- [Job 1]: Please find each line in the entries below that contains the word "What", and copy every such line.
─── Text extract ───
That changed when the Similarweb team brought us a very different challenge. Their workload involved running a semantic similarity search over a table containing hundreds of millions of embeddings. For them, query latencies of 20–30 seconds with brute-force nearest neighbor search were unacceptable. They needed sub-second search times to support interactive, production-grade applications, which is exactly what Firebolt is built for.
This is precisely the kind of scenario that traditional full-scan approaches cannot handle efficiently. At this scale, computing exact distances for every query quickly becomes prohibitively expensive. To meet these new requirements, Firebolt introduced native vector search indexing based on Approximate Nearest Neighbor (ANN) techniques, using the Hierarchical Navigable Small World (HNSW) graph technique. ANN methods trade ingest performance and a small amount of accuracy for dramatically improved lookup performance, a trade-off that is often more than acceptable in real-world, analytical AI applications.
With Firebolt’s vector search indexes, Similarweb was able to improve their production performance by 100x, reducing query execution times from tens of seconds to around 300 ms (99th percentile), enabling fast and scalable semantic search on massive datasets, all within the same compute cluster that powers their analytical workloads.
─── Items ───
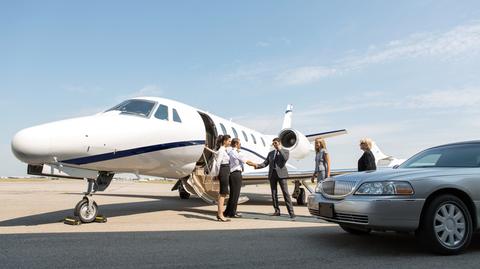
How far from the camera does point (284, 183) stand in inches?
363

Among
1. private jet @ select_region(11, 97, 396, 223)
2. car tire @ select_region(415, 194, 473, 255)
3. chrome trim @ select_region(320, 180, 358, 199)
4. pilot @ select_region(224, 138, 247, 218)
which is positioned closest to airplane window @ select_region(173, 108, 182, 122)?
private jet @ select_region(11, 97, 396, 223)

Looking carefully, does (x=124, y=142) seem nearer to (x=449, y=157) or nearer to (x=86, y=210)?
(x=86, y=210)

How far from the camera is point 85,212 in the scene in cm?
811

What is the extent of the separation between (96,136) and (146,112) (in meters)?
1.73

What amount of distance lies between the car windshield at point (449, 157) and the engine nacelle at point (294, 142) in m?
10.2

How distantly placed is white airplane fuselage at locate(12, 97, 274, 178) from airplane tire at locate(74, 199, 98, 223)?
72 cm

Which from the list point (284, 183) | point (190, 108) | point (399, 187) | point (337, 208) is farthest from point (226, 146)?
point (399, 187)

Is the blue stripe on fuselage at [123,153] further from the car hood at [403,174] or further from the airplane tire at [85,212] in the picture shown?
the car hood at [403,174]

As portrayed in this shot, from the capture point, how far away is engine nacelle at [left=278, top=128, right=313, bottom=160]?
1703cm

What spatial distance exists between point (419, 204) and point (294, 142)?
1204 cm

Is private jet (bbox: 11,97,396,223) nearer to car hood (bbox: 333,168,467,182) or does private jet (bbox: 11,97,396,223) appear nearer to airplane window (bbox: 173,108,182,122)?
airplane window (bbox: 173,108,182,122)

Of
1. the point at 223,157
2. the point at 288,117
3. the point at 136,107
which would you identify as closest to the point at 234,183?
the point at 223,157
───
- [Job 2]: Reproduce the vector search passage above word for word, everything from "This is precisely" down to "analytical AI applications.".

- [Exercise response 1]:
What is the extent of the separation between (96,136) and (146,112) (in meters)?
What amount of distance lies between the car windshield at point (449, 157) and the engine nacelle at point (294, 142) in m?
What spatial distance exists between point (419, 204) and point (294, 142)?

- [Exercise response 2]:
This is precisely the kind of scenario that traditional full-scan approaches cannot handle efficiently. At this scale, computing exact distances for every query quickly becomes prohibitively expensive. To meet these new requirements, Firebolt introduced native vector search indexing based on Approximate Nearest Neighbor (ANN) techniques, using the Hierarchical Navigable Small World (HNSW) graph technique. ANN methods trade ingest performance and a small amount of accuracy for dramatically improved lookup performance, a trade-off that is often more than acceptable in real-world, analytical AI applications.